» **Set task**:
Please gather every line in the entries below that contains the word "photograph" and copy each such line in full.

» **Dataset entries**:
________________________
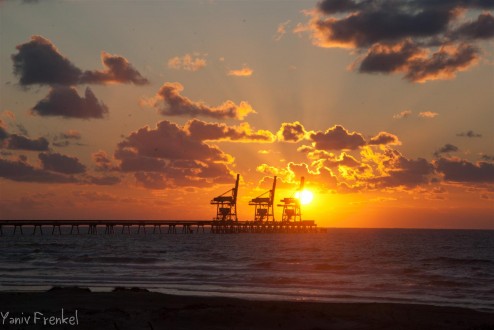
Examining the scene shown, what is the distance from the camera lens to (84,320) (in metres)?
________________________
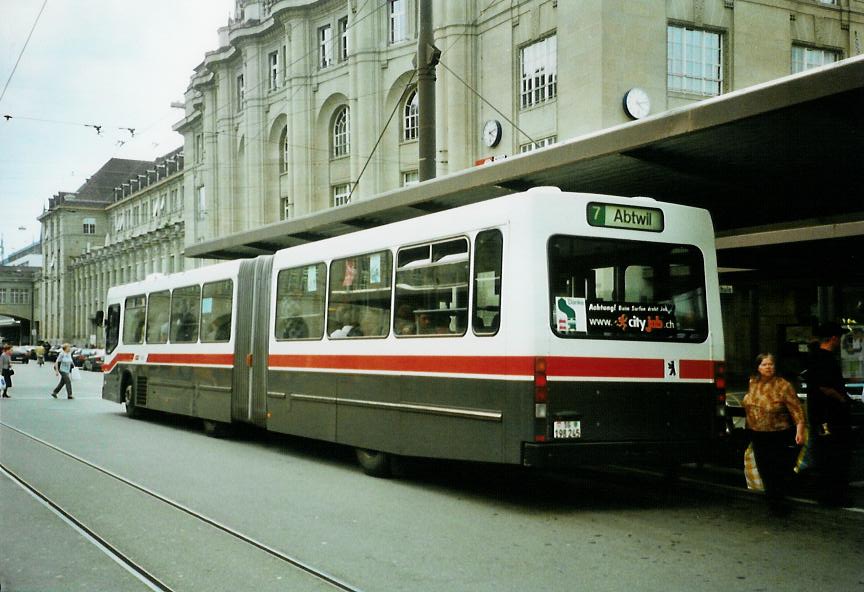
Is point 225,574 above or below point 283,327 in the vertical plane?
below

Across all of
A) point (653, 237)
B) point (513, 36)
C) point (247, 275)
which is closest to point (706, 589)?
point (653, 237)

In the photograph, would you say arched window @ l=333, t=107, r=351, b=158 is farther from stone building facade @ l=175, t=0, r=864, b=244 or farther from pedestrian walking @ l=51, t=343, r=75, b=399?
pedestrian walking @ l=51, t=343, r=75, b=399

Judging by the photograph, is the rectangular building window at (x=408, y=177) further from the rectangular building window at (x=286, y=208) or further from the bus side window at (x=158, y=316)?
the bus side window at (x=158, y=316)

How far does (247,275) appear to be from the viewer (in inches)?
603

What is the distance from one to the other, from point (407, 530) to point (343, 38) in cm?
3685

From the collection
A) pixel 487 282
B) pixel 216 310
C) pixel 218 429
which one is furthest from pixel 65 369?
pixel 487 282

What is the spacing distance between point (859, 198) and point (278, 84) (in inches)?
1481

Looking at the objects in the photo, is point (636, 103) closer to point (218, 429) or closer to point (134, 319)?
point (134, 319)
________________________
» **Answer**:
In the photograph, would you say arched window @ l=333, t=107, r=351, b=158 is farther from stone building facade @ l=175, t=0, r=864, b=244 or farther from pedestrian walking @ l=51, t=343, r=75, b=399?
Judging by the photograph, is the rectangular building window at (x=408, y=177) further from the rectangular building window at (x=286, y=208) or further from the bus side window at (x=158, y=316)?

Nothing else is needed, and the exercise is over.